Philosopher Jacob Needleman's groundbreaking study of America's alternative spiritual movements is back in print with a new introduction by the author.
Originally published in 1970, The New Religions was the first full-scale study of alternative spirituality in America. It remains unparalleled for the intellectual depth and seriousness with which it regards Eastern, New Age, and alternative faiths on the American landscape.
Needleman’s writing and reportage are unfailingly thoughtful and incisive as he illuminates topics that other scholars failed to consider or could not fully grasp.
Jacob Needleman is Professor of Philosophy at San Francisco State University, former Visiting Professor at Duxx Graduate School of Business Leadership in Monterrey, Mexico, and former Director of the Center for the study of New Religions at The Graduate Theological Union in Berkeley, California. He was educated in philosophy at Harvard, Yale and the University of Freiburg, Germany. He has also served as Research Associate at the Rockefeller Institute for Medical Research, as a Research Fellow at Union Theological Seminary, as Adjunct Professor of Medical Ethics at the University of California Medical School and as guest Professor of Religious Studies at the Sorbonne, Paris (1992).

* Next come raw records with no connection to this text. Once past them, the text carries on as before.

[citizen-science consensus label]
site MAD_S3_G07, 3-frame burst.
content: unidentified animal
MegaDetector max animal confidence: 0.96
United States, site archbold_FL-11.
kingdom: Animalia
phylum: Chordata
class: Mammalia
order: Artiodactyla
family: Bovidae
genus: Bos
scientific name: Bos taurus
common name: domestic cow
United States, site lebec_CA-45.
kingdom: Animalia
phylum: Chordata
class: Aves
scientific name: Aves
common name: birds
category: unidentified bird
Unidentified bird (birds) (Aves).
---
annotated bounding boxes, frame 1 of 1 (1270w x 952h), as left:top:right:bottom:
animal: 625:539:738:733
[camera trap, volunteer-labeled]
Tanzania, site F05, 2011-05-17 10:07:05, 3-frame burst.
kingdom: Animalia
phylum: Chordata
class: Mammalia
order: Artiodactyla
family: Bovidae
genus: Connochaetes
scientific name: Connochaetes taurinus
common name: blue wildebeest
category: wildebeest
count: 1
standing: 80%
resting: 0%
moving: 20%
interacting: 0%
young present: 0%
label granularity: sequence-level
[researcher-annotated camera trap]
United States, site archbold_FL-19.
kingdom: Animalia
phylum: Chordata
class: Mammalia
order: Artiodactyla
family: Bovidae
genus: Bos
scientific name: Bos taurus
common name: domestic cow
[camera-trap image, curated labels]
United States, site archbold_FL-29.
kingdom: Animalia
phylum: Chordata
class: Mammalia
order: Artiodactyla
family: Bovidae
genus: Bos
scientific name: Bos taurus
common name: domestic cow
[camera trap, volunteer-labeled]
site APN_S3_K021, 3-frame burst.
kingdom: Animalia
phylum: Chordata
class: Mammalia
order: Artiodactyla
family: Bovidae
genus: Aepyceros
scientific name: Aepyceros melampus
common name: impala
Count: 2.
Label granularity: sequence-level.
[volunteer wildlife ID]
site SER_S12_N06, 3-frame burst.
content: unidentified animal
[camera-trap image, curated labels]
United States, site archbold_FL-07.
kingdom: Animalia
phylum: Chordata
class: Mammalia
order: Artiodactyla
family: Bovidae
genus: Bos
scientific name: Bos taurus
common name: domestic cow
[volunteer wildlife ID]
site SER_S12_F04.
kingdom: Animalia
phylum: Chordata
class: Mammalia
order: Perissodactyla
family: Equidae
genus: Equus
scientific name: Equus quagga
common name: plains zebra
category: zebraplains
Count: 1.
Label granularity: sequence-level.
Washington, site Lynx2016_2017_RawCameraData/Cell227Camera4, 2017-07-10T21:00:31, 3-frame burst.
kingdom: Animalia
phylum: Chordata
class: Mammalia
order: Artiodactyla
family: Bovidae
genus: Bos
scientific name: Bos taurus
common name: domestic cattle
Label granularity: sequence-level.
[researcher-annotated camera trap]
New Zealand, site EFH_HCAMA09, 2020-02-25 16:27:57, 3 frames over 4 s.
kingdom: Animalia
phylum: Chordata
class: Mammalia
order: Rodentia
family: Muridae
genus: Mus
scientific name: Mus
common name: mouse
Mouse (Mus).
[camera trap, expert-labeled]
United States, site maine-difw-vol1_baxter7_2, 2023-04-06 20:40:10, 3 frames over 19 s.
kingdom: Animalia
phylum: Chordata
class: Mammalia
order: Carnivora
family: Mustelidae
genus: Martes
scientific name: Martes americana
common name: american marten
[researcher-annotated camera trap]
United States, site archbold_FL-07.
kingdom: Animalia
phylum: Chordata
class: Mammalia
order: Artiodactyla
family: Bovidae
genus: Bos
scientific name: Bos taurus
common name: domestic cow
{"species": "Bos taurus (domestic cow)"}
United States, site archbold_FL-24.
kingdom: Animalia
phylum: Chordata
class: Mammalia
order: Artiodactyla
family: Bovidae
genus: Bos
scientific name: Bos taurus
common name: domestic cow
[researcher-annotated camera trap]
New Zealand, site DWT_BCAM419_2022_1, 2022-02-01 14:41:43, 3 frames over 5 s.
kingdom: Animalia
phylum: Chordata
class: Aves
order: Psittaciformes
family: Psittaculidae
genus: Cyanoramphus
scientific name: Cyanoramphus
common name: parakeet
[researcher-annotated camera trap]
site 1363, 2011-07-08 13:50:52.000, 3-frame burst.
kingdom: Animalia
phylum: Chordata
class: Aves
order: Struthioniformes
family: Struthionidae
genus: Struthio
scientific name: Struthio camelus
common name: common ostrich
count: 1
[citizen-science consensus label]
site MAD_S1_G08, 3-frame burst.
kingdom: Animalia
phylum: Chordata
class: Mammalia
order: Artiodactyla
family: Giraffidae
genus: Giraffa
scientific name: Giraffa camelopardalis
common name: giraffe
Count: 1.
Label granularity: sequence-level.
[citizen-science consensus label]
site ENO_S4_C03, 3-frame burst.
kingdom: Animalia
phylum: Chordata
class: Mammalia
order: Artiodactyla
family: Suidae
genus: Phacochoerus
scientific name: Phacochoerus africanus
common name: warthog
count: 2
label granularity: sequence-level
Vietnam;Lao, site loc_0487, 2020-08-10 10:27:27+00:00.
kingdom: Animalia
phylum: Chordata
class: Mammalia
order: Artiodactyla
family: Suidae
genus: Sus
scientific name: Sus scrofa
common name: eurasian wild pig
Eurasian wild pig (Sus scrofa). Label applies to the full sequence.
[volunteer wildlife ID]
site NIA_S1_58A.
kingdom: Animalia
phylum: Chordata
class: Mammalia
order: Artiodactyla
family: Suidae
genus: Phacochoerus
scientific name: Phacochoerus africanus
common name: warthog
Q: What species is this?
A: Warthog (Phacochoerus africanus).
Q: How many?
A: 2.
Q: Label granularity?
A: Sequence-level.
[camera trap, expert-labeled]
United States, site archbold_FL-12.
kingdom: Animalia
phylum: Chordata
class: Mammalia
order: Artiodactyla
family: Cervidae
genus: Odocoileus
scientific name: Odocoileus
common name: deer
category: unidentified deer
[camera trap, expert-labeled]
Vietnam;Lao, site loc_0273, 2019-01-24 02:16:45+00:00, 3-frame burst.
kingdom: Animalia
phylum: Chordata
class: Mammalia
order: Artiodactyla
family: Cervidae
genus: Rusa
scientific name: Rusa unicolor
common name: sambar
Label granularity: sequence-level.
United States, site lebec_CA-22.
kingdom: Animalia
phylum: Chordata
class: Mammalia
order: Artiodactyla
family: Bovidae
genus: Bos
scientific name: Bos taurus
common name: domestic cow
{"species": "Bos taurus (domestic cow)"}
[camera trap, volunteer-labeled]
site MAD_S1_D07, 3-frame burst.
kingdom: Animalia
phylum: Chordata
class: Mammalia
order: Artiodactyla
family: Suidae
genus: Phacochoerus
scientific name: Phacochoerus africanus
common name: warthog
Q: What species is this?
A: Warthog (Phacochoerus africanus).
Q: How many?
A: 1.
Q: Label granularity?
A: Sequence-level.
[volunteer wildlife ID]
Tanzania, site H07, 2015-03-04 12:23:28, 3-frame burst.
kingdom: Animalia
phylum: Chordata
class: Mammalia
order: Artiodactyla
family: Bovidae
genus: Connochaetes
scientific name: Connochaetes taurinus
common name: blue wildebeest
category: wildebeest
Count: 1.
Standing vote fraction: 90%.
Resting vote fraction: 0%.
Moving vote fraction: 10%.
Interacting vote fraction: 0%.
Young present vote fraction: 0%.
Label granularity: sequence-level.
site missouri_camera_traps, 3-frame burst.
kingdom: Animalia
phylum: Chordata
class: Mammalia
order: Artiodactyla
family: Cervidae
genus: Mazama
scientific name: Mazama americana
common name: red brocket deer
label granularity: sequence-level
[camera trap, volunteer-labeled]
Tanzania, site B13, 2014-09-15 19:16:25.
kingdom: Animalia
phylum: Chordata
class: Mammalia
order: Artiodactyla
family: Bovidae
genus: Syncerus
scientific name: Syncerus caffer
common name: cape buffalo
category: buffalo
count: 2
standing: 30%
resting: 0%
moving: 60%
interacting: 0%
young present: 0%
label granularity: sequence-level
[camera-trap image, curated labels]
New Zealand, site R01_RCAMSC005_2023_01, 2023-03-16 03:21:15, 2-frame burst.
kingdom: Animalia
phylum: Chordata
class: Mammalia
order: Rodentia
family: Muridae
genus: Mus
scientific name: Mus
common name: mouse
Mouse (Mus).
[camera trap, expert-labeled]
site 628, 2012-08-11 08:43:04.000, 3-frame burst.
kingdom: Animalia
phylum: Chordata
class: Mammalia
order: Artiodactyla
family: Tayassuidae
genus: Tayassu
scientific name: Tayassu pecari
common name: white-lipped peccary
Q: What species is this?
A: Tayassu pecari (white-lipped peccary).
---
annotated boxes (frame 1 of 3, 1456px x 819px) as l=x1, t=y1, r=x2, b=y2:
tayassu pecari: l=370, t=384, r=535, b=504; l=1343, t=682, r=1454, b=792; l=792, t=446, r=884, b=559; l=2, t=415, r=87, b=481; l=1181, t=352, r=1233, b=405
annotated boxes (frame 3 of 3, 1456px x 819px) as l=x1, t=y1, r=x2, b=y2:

Fifty or sixty years ago many kids, including me, began to feel were had been lied to. Some of the things we had heard from adults didn’t ring true. (In the “underground” youth culture there was an adage, ”Don’t trust anyone over thirty.” I’m more than twice that age now and I still believe there is a great deal of truth to the saying. After thirty many people have become crystalized into whatever belief system they’ve used to build a wall around themselves.) The result of our feelings was a revolution in politics, culture, art, society, music, philosophy and religion. In The New Religions Jacob Needleman describes the religions and philosophies that were being regarded as alternatives when people began to discount or displace the Jewish, Catholic and Protestant religions they had grown up with. The religions discussed are new only in the sense that they were relatively unknown in America. The religions, philosophies and personalities discussed include Hinduism, Zen Buddhism, Tibetan Buddhism, Sufism, the occult, Subud, Astrology, Native American spirituality, Meher Baba, Maharishi Mahesh Yogi, J. Krishnamurti, Gurdjieff and, of course, the hugely influential non-religion, drugs. It’s interesting to read a book that was written for a market of long ago. The topics from Needleman’s Table of Contents have risen to the forefront of attention and have, for the most part, faded. The effects of the wave of religious questioning have made their marks. I’m not qualified to form sweeping conclusions about the religious upheaval that began in the sixties. But it seems to me that, if nothing else, the related questioning has brought about a different religious focus in America, a focus that is less dogmatic, less authoritarian and less repressive. The people who say, “I’m not religious; I’m spiritual,” have adopted a world view that seems more open, more curious and more inclusive.